So it is with these findings from the University of Montana and the U.S. Geological Survey, demonstrating clear links between climate change and the changing life patterns of large animals like elk, small animals like birds, and the plants the animals live in and consume.  This study is so complex that climate denialists haven’t figured out which part to deny, yet.  (This press release came out in January.)

From the USGS, with no adornment from the Bathtub, a press release on a letter in Nature Climate Change:

Dramatic Links Found Between Climate Change, Elk, Plants, and Birds

Released: 1/9/2012 11:30:00 AM

U.S. Department of the Interior, U.S. Geological Survey
Office of Communications and Publishing

In partnership with the University of Montana

Missoula, MT – Climate change in the form of reduced snowfall in mountains is causing powerful and cascading shifts in mountainous plant and bird communities through the increased ability of elk to stay at high elevations over winter and consume plants, according to a groundbreaking study in Nature Climate Change.

Red-faced warbler in Arizona, photo by Tom Martin, USGS

Red-faced warblers are one of the species affected by climate change in the form of reduced snowpack in the Arizona Mountains, according to a USGS Montana Cooperative Wildlife Research Unit study. Photo by Tom Martin, USGS, May 1998, in the Coconino National Forest

The U.S. Geological Survey and University of Montana study not only showed that the abundance of deciduous trees and their associated songbirds in mountainous Arizona have declined over the last 22 years as snowpack has declined, but it also experimentally demonstrated that declining snowfall indirectly affects plants and birds by enabling more winter browsing by elk. Increased winter browsing by elk results in trickle-down ecological effects such as lowering the quality of habitat for songbirds.

The authors, USGS Montana Cooperative Wildlife Research Unit scientist Thomas Martin and University of Montana scientist John Maron, mimicked the effects of more snow on limiting the ability of elk to browse on plants by excluding the animals from large, fenced areas. They compared bird and plant communities in these exclusion areas with nearby similar areas where elk had access, and found that, over the six years of the study, multi-decadal declines in plant and songbird populations were reversed in the areas where elk were prohibited from browsing.

• _DATA SECTION_:
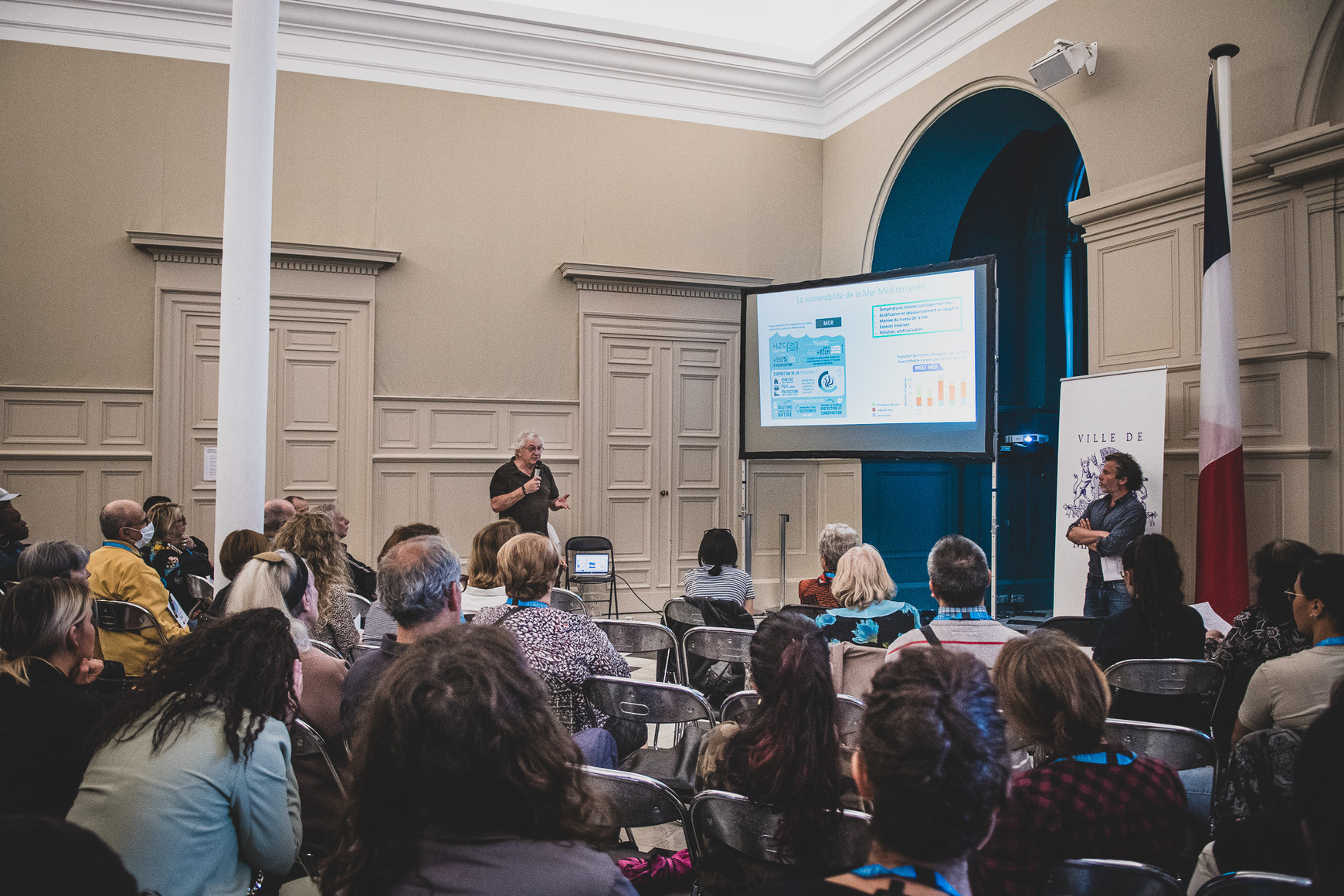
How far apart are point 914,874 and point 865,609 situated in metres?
2.27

• _REQUIREMENTS_: Continue the press release about snowfall, elk, plants and songbirds, which appears above the listing, starting right after its final sentence.

• _REPLY_:
Hermit thrushes in the Coconino National Forest, Arizona - 2005 photo by Tom Martin, USGS

Hermit thrushes are a songbird species that was strongly affected by plant community changes in mountains because of reduced snowpack and cascading ecological effects, according to a USGS Montana Cooperative Wildlife Research Unit study. 2005 photo by Tom Martin, USGS, in the Coconino National Forest

“This study illustrates that profound impacts of climate change on ecosystems arise over a time span of but two decades through unexplored feedbacks,” explained USGS director Marcia McNutt. “The significance lies in the fact that humans and our economy are at the end of the same chain of cascading consequences.”

The study demonstrates  a classic ecological cascade, added Martin. For example, he said, from an elk’s perspective, less snow means an increased ability to freely browse on woody plants in winter in areas where they would not be inclined to forage in previous times due to high snowpack. Increased overwinter browsing led to a decline in deciduous trees, which reduced the number of birds that chose the habitat and increased predation on nests of those birds that did choose the habitat.

Elk excluded, aspen growth increases - photo by Tom Martin, USGS, Coconino National Forest

When elk are excluded, aspen growth dramatically increases - Climate change in the form of reduced snowfall in mountains is causing powerful and cascading shifts in montane plant and bird communities through the increased ability of elk to stay at high elevations over winter and consume plants. Here, you can see an example of the difference in aspen growth inside versus outside a fence that excludes elk. Photo by Tom Martin, USGS, in Coconino National Forest

“This study demonstrates that the indirect effects of climate on plant communities may be just as important as the effects of climate-change-induced mismatches between migrating birds and food abundance because plants, including trees, provide the habitat birds need to survive,” Martin said.

The study, Climate impacts on bird and plant communities from altered animal-plant interactions, was published online on Jan. 8 in the journal Nature Climate Change.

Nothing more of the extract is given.